The male reproductive system of the mollusc bivalve Unio elongatulus contains two distinct forms of alpha-L-fucosidase, one present in the gonad fluid and a second one associated with the sperm plasma membrane. Both activities were purified to homogeneity. The soluble seminal plasma enzyme had an oligomeric MW of 56 kDa as determined by MALDI-TOF mass spectrometry, whereas the enzyme purified from sperm plasma membranes had an MW of 68 kDa. Analyzed by lectin blotting with ConA and PNA, the 68 kDa enzyme did not bind either lectin, whereas the 56 kDa form bound ConA only. Both fucosidases followed a Michaelis-Menten kinetics with the K(m) of the sperm-bound enzyme being 7.1 x 10(-4) M and that of the seminal enzyme being 9.1 x 10(-4) M. Both had a pH optimum of 5.0.

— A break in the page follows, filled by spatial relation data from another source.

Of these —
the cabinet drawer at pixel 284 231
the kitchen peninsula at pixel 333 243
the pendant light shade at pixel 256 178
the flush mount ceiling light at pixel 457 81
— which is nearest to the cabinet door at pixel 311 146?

双壳软体动物长形珠蚌的雄性生殖系统包含两种不同形式的α-L-岩藻糖苷酶,一种存在于性腺液中,另一种与精子质膜相关。两种活性均被纯化至同质。通过基质辅助激光解吸电离飞行时间质谱法测定,可溶性精浆酶的寡聚体分子量为56 kDa,而从精子质膜纯化的酶分子量为68 kDa。用刀豆球蛋白A(ConA)和花生凝集素(PNA)进行凝集素印迹分析,68 kDa的酶不与任何一种凝集素结合,而56 kDa的形式仅与ConA结合。两种岩藻糖苷酶均遵循米氏动力学,精子结合酶的K(m)为7.1×10(-4) M,精浆酶的K(m)为9.1×10(-4) M。两者的最适pH均为5.0。